Nous sommes vingt-cinq à trente hommes, assis en cercle sur une natte en plastique bleu dans la salle qui abrite les rencontres des habitants de Kumirmari. Nous sommes venus à trois de Calcutta, en plus de Pranabesh qui retourne chez lui. Les autres, les paysans du delta (les Sunderbans), viennent d’achever une grosse journée de travail de la terre comme cela se fait ici et ailleurs, planter, semer, bêcher, consolider les digues, éclaricir ou transplanter, renifler le sol, soupeser les semences, imaginer la saison qui vient, s’interroger sur demain, sur aujourd’hui aussi, sur ce qui nous attend, les attend, dans un monde déboussolé. La réunion commence à l’heure. 


J’ai quitté mon logement vers 7 heures ce matin, attrapé un thé et un biscuit auprès du tchaï walla du coin de ma rue, négocié le prix du taxi vers Sealdah et joui de la ville défilant au hasard des rues, l’inépuisable chaos, l’habileté du chauffeur, le bourdonnement rassurant de la vieile Ambassador. Puis la gare de Sealdah, foule compacte, lente et vive à la fois, humble et aggressive, crade et magnifique. Je prends mon billet pour Canning local, cherche le quai 17, attends que s’allume en rouge le nom du terminus, attrape à la volée un café qui me brûle la langue, cherche des yeux sans succès le vendeur qui pourra me vendre The Hindu, le journal du matin. Et je saute dans le train avant qu’il ne soit plus possible d’y poser le pied. Pranabesh m’a balisé l’itinéraire jusqu’à Canning que je connais d’autres équipées. Je révasse en captant le paysage du delta défilant par la fenêtre noire de poussière du train. 

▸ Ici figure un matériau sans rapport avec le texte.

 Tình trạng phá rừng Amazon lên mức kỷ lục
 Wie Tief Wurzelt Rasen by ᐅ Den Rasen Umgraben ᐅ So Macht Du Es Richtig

Pranabesh est au rendez-vous, souriant, affable, empressé. Nous montons dans un auto-rickshaw où nous rejoignent bientôt douze autres passagers. La route est souvent consolidée de briques cuites disposées en quinconce afin d’éviter l’érosion. L’érosion est partout ici, sur les chemins de crête, les rives d’océan et dans les têtes. Le cyclone Aila en mai 2009, puis Amphan depuis, ont ravagé les digues, emporté le bétail et les maisons et lessivé les sols sous un torrent de boue charriant moustiques et serpents. On a rafistolé les routes depuis. Par ci par là se dressent de ces longues cheminées de béton qui signalent un four à charbon de bois qui lui-même cuira les briques. Nous longeons une bande de terre étirée entre deux bras de fleuve dans un tape-cul qui se termine sur l’embarcadère. Puis c’est enfin la lente traversée dans la brume, d’île en ïle, sur une longue barque éfilée à l’élégance de demoiselle, déchargeant des sacs de patates ou de ciment, recevant des passagers en chemin vers le boulot ou l’école, vélos et motos penchés les uns sur les autres, les humains se serrant sur le platbord, surpris par le froid qui descend depuis trois jours de l’Hymalaya pour rappeler la démence bien réelle du dérèglement climatique. 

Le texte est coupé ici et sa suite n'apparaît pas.